Afgaande op de roodgekleurde neonletters, waren we na een tijdje aangeland bij een nieuw geopende grillroom genaamd 'Oriental'. Van buitenaf zag de felverlichte zaak er niet bijster gezellig uit. Maar helaas was dit de enige eettent die nog geopend was op dit late tijdstip. En we wilden graag -en het liefst zo snel mogelijk- de drankwalm die ons vergezelde vervangen door de woeste frisheid van een knoflookkegel. Arie mompelde iets over 'voordeel van de twijfel' en we stapten naar binnen.



We hadden behoorlijk wat bakkies op, maar de wandeling had ontnuchterend gewerkt en in het felle TL-licht waren we meteen weer klaarwakker. Een vluchtige scan van het interieur leerde dat we geenszins in de natte droom van smaakagent Rob Geus waren terechtgekomen, maar desondanks gingen we toch zitten. Bij het bestellen werd ons meegedeeld "Ishj irste kir". We knikten quasi instemmend maar maakten ons ondertussen druk om andere dingen. Onze onderarmen bleven plakken aan het vieze plastic dat op het gammele tafeltje lag. Naast een vaas stoffige plastic bloemen stonden bakjes opgedroogde verf die de schilder kennelijk nog had vergeten. Maar wát er precies geschilderd was konden we met de beste wil van de wereld niet ontdekken.

De bestelde broodjes vlees leken wel ok, maar dan moest er wel knoflooksaus over. Veel knoflooksaus. "Sausj ishj op tafl" rochelde de baas behulpzaam. Toen viel het kwartje. Het was helemaal geen verf, het was de saus! Zoals bij een aangebroken blik moest eerst een dikke okergele korst met een scherp voorwerp worden doorgeprikt. En dan heel lang blijven roeren. Het was te smerig voor woorden. We hadden meteen geen honger meer. Mooi moment om aan de andere klanten te verklappen welke ranzige dingen ze hier nog meer verkochten. Moederkoek Kapsalon, Turkse Vleespet, Waterdarm Salade of Kebab Krentenbaard? Huu!

Om de boel nog enigszins te redden, probeerde deze startende shoarmeur nog snel een praatje aan te knopen.
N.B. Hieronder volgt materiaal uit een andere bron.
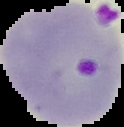 Result: malaria parasites detected. The area outside the segmented cell region is set to black. From a thin blood smear. Image is 124×127 pixels.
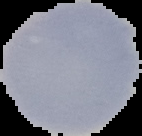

Zo van, ik snap heus wel dat het hier smerig en niet te vreten is, maar de nederlandse overheid heeft me hier destijds naar toe gehaald dus de klanten moeten niet zeuren. Wij hadden onze buik er allang van vol. En wat moest zo'n vent trouwens nog hier? Theo Maassen had gelijk: als je geen last van aambeien meer hebt, blijf je er toch ook geen zalf opsmeren?

"Ishj irste kir?"
"Nee, de laatste keer."

2 opmerkingen:

  1. Goed en leuk! Waarom zoek je geen uitgever?

    BeantwoordenVerwijderen
  2. Wuaaahaha... heerlijk smeuïg geschreven Teuntje!